▶ _TRECHO DO DOCUMENTO_
= = = = = = =

Folha de S. Paulo


Buda

A coragem e a articulação de Maria de Fátima rompem o sistema velado de castas que impera no Brasil

Maria de Fátima da Silva, mãe do bailarino DG –assassinado em circunstâncias ainda não esclarecidas–, é medalhista de natação em águas abertas.

Andréa Beltrão, minha parceira em "Tapas e Beijos", é colega dela na turma de nado do Posto 6 de Copacabana.

Andréa mora na Atlântica, Maria de Fátima no morro do Cantagalo, mas as duas desfrutam do mesmo mar; junto com as tartarugas, os peixes e os sacos plásticos.

Você pode sofrer de depressão na cobertura com vista ou no barraco da comunidade. Existe um impulso vital, inerente a cada um, que independe de condição social, classe, cor ou credo. A natureza do Rio é democrática, e a praia –limite forçoso da urbes–, o lugar onde as diferenças se anulam.

Estou lendo para o meu filho pequeno o mangá "Buda", de Osamu Tezuka, que explica bem o sistema de castas da sociedade indiana. Nela, a mobilidade social é uma impossibilidade cósmica.

Filhos de párias serão párias; os de sudras, sudras; vaixás, vaixás; xátrias, xátrias e, acima de todos, os sacerdotes brâmanes darão crias a outros brâmanes. Buda vem questionar a ordem suprema, ao ensinar que todos os seres são semelhantes diante da morte e do sofrimento.

= = = = = = =

▶ _Parte de um arquivo de dados_
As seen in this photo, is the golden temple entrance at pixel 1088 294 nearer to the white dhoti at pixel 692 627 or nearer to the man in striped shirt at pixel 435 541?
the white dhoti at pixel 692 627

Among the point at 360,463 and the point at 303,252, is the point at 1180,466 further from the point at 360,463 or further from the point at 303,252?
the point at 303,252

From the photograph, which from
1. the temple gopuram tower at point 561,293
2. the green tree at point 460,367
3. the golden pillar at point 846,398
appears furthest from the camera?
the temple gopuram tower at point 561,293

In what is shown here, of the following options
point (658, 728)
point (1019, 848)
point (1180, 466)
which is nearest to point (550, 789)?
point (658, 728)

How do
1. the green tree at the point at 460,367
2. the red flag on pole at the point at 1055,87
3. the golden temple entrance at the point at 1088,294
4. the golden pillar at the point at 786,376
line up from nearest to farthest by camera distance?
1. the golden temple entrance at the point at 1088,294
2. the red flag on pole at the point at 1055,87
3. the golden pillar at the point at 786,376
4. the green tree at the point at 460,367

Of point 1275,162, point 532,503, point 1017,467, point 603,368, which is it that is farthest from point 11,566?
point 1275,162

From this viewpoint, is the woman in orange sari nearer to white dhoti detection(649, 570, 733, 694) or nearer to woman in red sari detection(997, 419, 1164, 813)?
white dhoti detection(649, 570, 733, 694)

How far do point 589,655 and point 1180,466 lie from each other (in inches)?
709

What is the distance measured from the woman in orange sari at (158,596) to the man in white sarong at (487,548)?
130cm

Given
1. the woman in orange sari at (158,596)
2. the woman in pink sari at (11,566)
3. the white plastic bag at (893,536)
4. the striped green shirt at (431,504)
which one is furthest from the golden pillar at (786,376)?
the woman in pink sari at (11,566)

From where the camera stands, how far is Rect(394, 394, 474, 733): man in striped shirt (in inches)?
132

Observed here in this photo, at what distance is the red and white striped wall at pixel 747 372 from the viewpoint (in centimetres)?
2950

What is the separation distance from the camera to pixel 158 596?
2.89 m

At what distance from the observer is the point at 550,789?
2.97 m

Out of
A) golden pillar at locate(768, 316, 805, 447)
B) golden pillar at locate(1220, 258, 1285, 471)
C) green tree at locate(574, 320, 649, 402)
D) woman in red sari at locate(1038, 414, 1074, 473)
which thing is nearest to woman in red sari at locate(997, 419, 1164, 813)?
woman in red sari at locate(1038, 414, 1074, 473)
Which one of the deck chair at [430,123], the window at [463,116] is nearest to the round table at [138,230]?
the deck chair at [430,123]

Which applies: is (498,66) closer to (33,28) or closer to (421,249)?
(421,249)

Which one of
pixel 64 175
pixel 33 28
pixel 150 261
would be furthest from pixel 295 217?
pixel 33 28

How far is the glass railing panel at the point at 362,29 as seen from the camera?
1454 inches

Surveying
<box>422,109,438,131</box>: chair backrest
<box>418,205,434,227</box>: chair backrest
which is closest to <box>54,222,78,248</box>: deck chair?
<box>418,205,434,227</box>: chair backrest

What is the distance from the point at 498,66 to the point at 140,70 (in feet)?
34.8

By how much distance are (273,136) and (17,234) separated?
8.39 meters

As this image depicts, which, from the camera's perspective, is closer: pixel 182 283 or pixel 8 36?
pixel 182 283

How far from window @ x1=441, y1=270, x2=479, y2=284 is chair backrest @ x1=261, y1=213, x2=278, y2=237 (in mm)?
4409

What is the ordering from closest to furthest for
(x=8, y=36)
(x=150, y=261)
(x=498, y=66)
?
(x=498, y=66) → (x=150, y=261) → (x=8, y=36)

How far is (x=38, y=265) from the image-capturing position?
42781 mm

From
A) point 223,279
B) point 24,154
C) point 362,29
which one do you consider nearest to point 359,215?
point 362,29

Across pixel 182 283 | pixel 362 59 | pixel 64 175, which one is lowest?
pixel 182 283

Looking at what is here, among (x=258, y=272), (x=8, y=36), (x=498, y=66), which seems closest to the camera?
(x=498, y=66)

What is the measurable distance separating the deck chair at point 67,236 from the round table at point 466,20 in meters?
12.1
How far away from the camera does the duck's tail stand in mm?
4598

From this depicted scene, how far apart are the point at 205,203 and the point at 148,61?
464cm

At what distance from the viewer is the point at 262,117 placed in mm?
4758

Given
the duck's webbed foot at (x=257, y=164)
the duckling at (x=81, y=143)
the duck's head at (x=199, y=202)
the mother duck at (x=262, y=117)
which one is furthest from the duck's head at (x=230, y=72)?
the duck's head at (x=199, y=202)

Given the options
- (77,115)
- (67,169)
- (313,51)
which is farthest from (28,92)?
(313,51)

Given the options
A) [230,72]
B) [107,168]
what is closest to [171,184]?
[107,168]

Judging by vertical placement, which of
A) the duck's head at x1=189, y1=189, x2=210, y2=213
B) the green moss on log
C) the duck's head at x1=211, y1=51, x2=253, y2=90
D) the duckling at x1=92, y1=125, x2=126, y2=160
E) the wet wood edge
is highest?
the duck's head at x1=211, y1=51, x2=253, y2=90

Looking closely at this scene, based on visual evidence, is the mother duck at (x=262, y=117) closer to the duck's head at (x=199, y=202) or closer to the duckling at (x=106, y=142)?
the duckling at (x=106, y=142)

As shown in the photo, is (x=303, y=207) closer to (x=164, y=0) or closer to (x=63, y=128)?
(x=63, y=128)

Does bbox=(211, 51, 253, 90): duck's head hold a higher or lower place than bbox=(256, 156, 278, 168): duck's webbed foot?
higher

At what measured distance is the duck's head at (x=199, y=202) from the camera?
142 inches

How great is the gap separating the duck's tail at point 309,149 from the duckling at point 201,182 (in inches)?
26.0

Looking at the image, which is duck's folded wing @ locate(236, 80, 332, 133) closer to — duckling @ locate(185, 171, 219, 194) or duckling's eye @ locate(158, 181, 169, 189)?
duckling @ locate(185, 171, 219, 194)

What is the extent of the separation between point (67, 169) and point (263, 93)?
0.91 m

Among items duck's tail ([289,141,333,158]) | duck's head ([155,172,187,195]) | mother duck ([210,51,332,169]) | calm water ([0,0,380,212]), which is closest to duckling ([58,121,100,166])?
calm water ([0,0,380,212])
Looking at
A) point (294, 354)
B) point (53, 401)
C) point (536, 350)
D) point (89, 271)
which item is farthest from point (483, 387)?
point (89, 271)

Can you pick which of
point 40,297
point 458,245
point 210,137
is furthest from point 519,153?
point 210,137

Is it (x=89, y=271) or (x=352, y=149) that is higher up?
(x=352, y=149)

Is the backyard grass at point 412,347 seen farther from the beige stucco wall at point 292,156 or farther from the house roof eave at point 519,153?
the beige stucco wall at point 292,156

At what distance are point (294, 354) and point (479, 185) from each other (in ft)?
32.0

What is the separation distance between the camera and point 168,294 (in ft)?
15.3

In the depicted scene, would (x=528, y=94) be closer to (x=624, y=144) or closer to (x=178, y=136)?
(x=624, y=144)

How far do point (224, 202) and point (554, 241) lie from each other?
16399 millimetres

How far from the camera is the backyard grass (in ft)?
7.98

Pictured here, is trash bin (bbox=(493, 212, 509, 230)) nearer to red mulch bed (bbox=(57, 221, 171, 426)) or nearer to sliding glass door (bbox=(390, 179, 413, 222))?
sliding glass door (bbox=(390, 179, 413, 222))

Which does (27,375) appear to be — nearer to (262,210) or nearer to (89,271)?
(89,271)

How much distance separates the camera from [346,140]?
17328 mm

= = = = = = =

▶ _TAREFA PROPOSTA_
Responda às perguntas abaixo com base na coluna "Buda".
1. Em que modalidade esportiva Maria de Fátima da Silva é medalhista?
2. Onde mora Maria de Fátima?
3. Qual mangá está sendo lido para o filho pequeno e quem é o autor dele?

▶ _SOLUÇÃO_
1. Natação em águas abertas.
2. No morro do Cantagalo.
3. O mangá "Buda", de Osamu Tezuka.